Early 2021: A friend at work mentioned he’d tripled his money on Ethereum. I sold half my tech positions and went into Bitcoin and a handful of altcoins. I downloaded three different crypto apps and checked prices before bed every night.

Late 2022: Crypto had collapsed. My tech stocks were down 40%. I sold everything and put the cash into a 1-year GIC paying 5%. Finally, something “safe.”

Mid-2023: The GIC matured. Markets had recovered significantly while my money sat earning 5%. I read a book about value investing. Warren Buffett, Benjamin Graham, margin of safety. I bought a handful of “undervalued” Canadian stocks. I was a value investor now.

Early 2024: Two of my value picks had gone nowhere. One had dropped 25%. I felt like I was always one step behind. I was tired. Not just financially tired – existentially tired. Tired of researching, tired of being wrong, tired of watching other strategies outperform whatever I happened to be holding.

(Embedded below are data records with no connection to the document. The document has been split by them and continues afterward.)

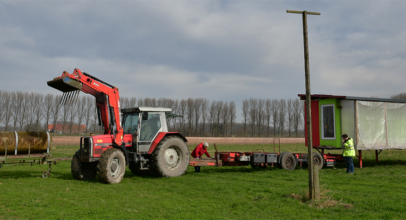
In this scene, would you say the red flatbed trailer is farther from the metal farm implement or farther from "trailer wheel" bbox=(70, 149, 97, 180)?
the metal farm implement

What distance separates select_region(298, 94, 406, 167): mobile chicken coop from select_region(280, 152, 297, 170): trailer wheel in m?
1.79

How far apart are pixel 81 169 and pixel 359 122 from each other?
40.9 ft

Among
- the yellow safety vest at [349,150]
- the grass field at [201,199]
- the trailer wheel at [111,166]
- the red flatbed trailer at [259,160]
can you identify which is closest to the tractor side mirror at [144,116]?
the trailer wheel at [111,166]

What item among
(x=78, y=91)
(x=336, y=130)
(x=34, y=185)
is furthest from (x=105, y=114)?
(x=336, y=130)

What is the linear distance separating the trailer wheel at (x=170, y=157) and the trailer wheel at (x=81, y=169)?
7.76 feet

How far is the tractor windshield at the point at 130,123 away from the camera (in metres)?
12.1

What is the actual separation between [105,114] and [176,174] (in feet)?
11.7

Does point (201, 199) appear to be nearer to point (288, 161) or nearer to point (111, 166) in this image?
point (111, 166)

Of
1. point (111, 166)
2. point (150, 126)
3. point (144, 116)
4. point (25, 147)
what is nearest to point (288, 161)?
point (150, 126)

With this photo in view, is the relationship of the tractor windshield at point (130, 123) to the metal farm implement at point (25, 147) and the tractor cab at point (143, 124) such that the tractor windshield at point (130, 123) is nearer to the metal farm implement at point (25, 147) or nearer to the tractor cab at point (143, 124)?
the tractor cab at point (143, 124)

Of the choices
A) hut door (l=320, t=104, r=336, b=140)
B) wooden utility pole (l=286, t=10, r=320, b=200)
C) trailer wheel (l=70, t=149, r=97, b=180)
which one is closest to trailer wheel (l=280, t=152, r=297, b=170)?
hut door (l=320, t=104, r=336, b=140)

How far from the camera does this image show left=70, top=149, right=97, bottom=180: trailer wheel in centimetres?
1143

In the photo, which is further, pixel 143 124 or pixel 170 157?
pixel 170 157

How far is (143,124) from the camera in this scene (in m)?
12.1
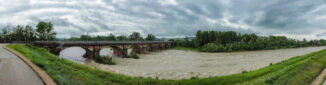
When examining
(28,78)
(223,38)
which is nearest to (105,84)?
(28,78)

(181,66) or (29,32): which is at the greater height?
(29,32)

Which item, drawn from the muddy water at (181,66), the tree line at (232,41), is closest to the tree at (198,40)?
the tree line at (232,41)

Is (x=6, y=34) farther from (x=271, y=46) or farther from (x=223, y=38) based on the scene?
(x=271, y=46)

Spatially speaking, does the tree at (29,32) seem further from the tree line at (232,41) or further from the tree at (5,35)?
the tree line at (232,41)

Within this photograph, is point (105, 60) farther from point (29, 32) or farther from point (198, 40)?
point (198, 40)

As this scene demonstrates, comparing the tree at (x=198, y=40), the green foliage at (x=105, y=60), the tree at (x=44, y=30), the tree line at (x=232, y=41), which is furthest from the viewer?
the tree at (x=198, y=40)

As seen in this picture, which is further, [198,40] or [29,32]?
[198,40]

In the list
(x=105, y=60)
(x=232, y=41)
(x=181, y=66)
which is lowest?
(x=181, y=66)

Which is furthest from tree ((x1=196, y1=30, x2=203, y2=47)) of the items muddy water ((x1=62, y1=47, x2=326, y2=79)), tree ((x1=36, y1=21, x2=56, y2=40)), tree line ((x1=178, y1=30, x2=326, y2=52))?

That is when I finally bought XEQT. Not because I had some brilliant revelation, but because I had run out of strategies to chase.

And here is the thing nobody told me: the strategy-hopping itself was the problem. Not any individual strategy I chose. The constant switching – the selling, the buying, the capital gains taxes, the missed recoveries, the transaction costs, the emotional whiplash – was the single biggest drag on my portfolio. Every time I “upgraded” my approach, I was actually resetting my compounding clock and locking in losses.

This post is about the meta-mistake that contains all the other mistakes. It is about the investor identity crisis of never committing to anything long enough for it to work. And it is about why the most powerful thing you can do for your financial future is choose one reasonable strategy and stick with it for a very long time.

Stop Switching. Start Compounding.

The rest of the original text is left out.